Your idea is excellent and I think you can definitely work on that. Good luck! that part whereas the heads of the students are chopped...you need to put more suspense ...you know like straining a rubber band and sudenly snapping it!!!.....
welll story line is GREAT!!! :)...i loved it.....but you should describe it a littlee more......(don't make it wordy....describe it )...anyway...keep writing you'll get better with experience....i like it a lot and keep sending parts of your story to YA.....i would like to read them...and you'll get valuable feedback....
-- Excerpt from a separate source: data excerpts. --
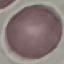

Summary:
  - Malaria status: uninfected
  - Preparation: thin smear
  - Stain: Giemsa
  - Image type: cell patch, automatically extracted from a larger field of view and resized to 64 × 64 pixels
  - Capture: smartphone camera at the microscope eyepiece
anyway good work!!! :) i like it a lot....its brilliant...but the grammar and language and elaboration need little changes ...however i would advise you toget on with your story and corect the stuff later on or else you might get stuck(thats what happened to me). i think your novel is great and would surely sell if you publish it ...i like your idea ....keep up the good work. :)
please modify the grammar of the last two paragraphs...its (honestly) not correct!!!
but since you have the talent ,keep writing...don't give up whatever the others might say.